SHORT PROBLEM ▸
Please copy the data from the line containing "As made clear" through the end, swapping "flat-topped mesa" for "tabletop mesa" and leaving everything else unchanged.
******
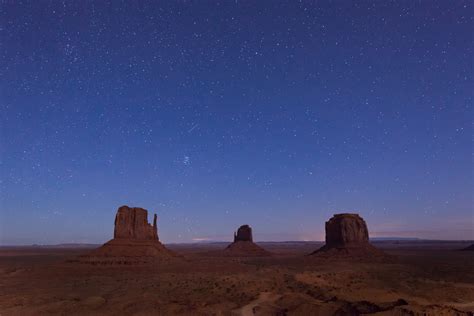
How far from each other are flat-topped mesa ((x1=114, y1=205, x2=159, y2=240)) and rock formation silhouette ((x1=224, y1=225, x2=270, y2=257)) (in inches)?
1970

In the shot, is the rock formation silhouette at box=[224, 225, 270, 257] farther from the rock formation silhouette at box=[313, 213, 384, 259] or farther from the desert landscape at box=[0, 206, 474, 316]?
the desert landscape at box=[0, 206, 474, 316]

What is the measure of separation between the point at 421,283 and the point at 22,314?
1726 inches

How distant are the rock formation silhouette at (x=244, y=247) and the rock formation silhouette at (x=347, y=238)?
3293 cm

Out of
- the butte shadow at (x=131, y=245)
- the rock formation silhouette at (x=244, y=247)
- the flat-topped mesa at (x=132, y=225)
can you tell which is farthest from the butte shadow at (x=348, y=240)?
the flat-topped mesa at (x=132, y=225)

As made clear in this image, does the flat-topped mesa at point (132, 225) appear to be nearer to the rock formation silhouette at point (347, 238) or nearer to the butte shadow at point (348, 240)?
the butte shadow at point (348, 240)

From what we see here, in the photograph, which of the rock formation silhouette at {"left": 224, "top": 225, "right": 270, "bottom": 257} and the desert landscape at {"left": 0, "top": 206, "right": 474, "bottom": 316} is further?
the rock formation silhouette at {"left": 224, "top": 225, "right": 270, "bottom": 257}

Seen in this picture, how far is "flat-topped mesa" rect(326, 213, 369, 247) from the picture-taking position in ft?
308

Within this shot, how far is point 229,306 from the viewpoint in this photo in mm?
28531

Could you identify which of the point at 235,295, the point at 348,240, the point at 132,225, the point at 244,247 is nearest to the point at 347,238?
the point at 348,240

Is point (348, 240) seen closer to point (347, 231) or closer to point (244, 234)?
point (347, 231)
******
ANSWER BELOW ▸
As made clear in this image, does the tabletop mesa at point (132, 225) appear to be nearer to the rock formation silhouette at point (347, 238) or nearer to the butte shadow at point (348, 240)?
the butte shadow at point (348, 240)

From what we see here, in the photograph, which of the rock formation silhouette at {"left": 224, "top": 225, "right": 270, "bottom": 257} and the desert landscape at {"left": 0, "top": 206, "right": 474, "bottom": 316} is further?
the rock formation silhouette at {"left": 224, "top": 225, "right": 270, "bottom": 257}

Seen in this picture, how far is "tabletop mesa" rect(326, 213, 369, 247) from the picture-taking position in ft?
308

Within this shot, how far is point 229,306 from the viewpoint in this photo in mm?
28531

Could you identify which of the point at 235,295, the point at 348,240, the point at 132,225, the point at 244,247 is nearest to the point at 347,238?
the point at 348,240

Is point (348, 240) seen closer to point (347, 231) or closer to point (244, 234)?
point (347, 231)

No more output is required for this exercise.